Monday 5 sept 2022

Introduction and Aims. Fibroblast-like synoviocytes (FLS) are critically important cells in post-infectious Lyme arthritis (LA) and in other chronic inflammatory arthritides. In inflamed tissue, FLS upregulate cell-surface expression of antigen-presenting molecules, especially HLA-DR molecules. However, little is known about the antigens presented by these cells. To better understand disease pathogenesis, we identified T cell epitopes of FLS-derived extracellular matrix (ECM) proteins, determined Borreliella (Borrelia) burgdorferi (Bb)-mimic epitopes, and characterized T and B cell responses to these peptides or proteins.

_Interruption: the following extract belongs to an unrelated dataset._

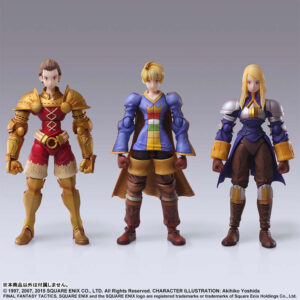 Read more about the article Closing Fantasy Techniques – Delita, Ramza, and Agrias Carry Arts Figures – The Toyark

Methods. HLA-DR-presented peptides (T cell epitopes) of FLS-derived ECM proteins were identified directly from synovia of post-infectious LA patients using mass spectrometry. T and B cell responses to these proteins were determined by ELISpot and ELISA assays. Bb-mimic epitopes were identified by BLAST searches and tested for immunogenicity. Tetramer reagents were used to test directly the binding of these epitopes to patients’ CD4+ T cells and to determine the subtypes of these cells.

Results. Using immunopeptidomics to examine LA patients’ synovial tissue, we identified 3 HLA-DR-presented peptides (T cell epitopes) of fibroblast-derived ECM proteins – fibronectin-1, laminin B2, and collagen Va1. When tested for immunogenicity, 14 of 24 patients (58%) with post-infectious LA had CD4+ T cell responses to >1 of these T cell epitopes, and 9 of 52 (17%) had antibody responses to >1 of these proteins. These responses were found almost exclusively in patients with post-infectious LA, the period when massive FLS proliferation develops. Post-infectious LA patients with these T cell responses had significantly increased frequencies of HLA-DRB1*04 or DRB1*1501 alleles compared with antibiotic-responsive LA patients (P=0.0003), and among post-infectious LA patients, the duration of arthritis in the post-infectious period was significantly longer among those who had responses to FLS-derived protein epitopes compared with those who lacked these responses (P=0.05)  Of the 8 patients who had T cell reactivity with the collagen Va1^1730-1750 epitope, 5 also had responses to a similar Bb-mimic epitope in a previously unrecognized BBQ62-like protein, which is encoded on lp28-2. Tetramer reagents bound the autoreactive or Bb-mimic epitope, and a small percentage of cells bound both the borrelial and collagen epitopes. A high percentage of autoreactive CD4+ T cells to this one collagen epitope were T-bet-positive Th1 cells, intermediate percentages were GATA-2-positive Th2 cells or RoRgt-positive Th17 cells, and only a small percentage were FoxP3-expressing Treg cells.

Conclusion. These findings offer new insights into the pathogenesis of post-infectious LA. We propose a hypothesis linking 1) infection of collagen in joints with markedly inflammatory Bb strains, 2) induction of hyperinflammatory responses and marked proliferation of FLS, and 3) molecular mimicry between borrelial and collagen epitopes leading to collagen-reactive CD4+ T cells, which likely play a role, in part, in prolonging joint inflammation in post-infectious LA.